À l’ère où la redéfinition de notre manière d’habiter le monde relève désormais d’une question de survie, l’art contemporain participe à une réflexion sur les enjeux environnementaux, la relation que nous entretenons avec notre planète, notre manière d’habiter le monde, et contribue à nous permettre de repenser notre humanité. Il y est de même de plus en plus question de vivant, plutôt que de nature. Cela suppose de ne plus vouloir envisager la nature comme un décor de paysage, mais de repenser le monde comme un espace où l’ordre établi entre les espèces est remis à plat.

C’est dans ce continuum entre les différents ordres du vivant, mais aussi entre l’espace naturel et l’espace numérique, que s’inscrit le travail d’Ania Soliman qui interroge les relations entre la nature et la technologie et propose des réponses, sur le mode réel ou imaginaire, à notre expérience de vie dans l’espace numérique.

Détail de Terraform 1, 2022, crayon de couleur, encaustique, acrylique, encre sur papier, 4 panneaux de 280 x 115 cm chacun, Galerie Sfeir-Semler, Beyrouth

Ania Soliman est une artiste interdisciplinaire basée à Paris. Née à Varsovie en 1970 d’une mère polonaise et d’un père égyptien, elle a vécu au Caire et à Bagdad avant de partir pour les États-Unis, où elle a étudié à Harvard puis à Columbia. Son travail est ancré dans le dessin qu’elle associe à des pratiques de traçage, de coloration, de lettrage, de superpositions et de transformation de matériaux sources comme les images numériques. Terraform est le titre de son exposition à la galerie Sfeir Semler qui s’étendra jusqu’au 7 janvier 2023.

Ania Soliman part de l’idée de "terraform" pour développer toute une poétique de la machine et de son lien avec l’homme et la nature. Initialement, le mot provient de la littérature science-fictive des années 50. Il désigne une entreprise selon laquelle on "terraforme" une planète pour en faire une planète qui ressemble à la terre. "Une idée de mâle colonialiste", dit Soliman. Mais ce qui est intéressant dans la langue et aussi dans la technologie, c’est que les objets y deviennent souvent quelque chose d’autre. Ce qui se passe linguistiquement a en l’occurrence ceci de fascinant que les mots migrent d’un registre à un autre et se transforment.
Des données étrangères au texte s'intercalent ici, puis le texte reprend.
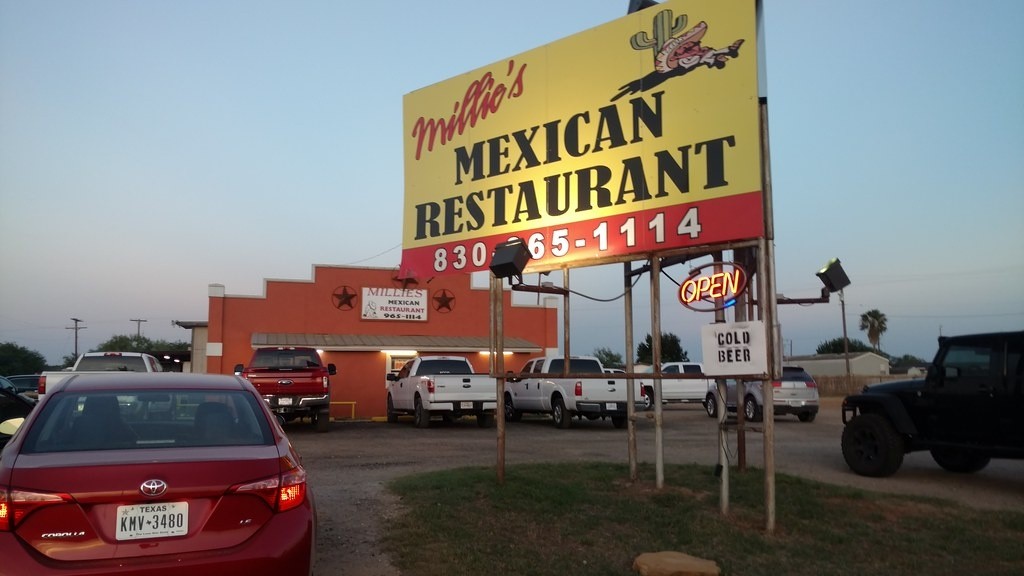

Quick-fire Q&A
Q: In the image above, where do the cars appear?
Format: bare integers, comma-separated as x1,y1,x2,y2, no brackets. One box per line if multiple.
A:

Le terraform est ainsi aujourd’hui connu, dans le langage informatique, comme un logiciel en accès libre. On serait donc en train de "terraformer" l’espace numérique. Ou le contraire, dirait Soliman qui, partant de là, décide de "féminiser" le concept et de modifier la compréhension qu’on en a: toutes les formes sont des terraformes.  Tout ce que nous produisons – objets techniques, technologiques ou culturels – fait partie de la nature, ainsi que nous-mêmes. Ces formes produisent constamment de nouvelles formes, et toutes ces formes produisent de la valeur. L’univers naturel et l’univers numérique n’existent pas en dehors de nous. Les machines développent un nouveau langage pour parler avec nous, de même que nous développons un nouveau langage pour parler aux machines. Terraform interroge les frontières – artificielles – entre des mondes qui se recyclent les uns dans les autres. Bien plus qu’un concept, c’est un habitus.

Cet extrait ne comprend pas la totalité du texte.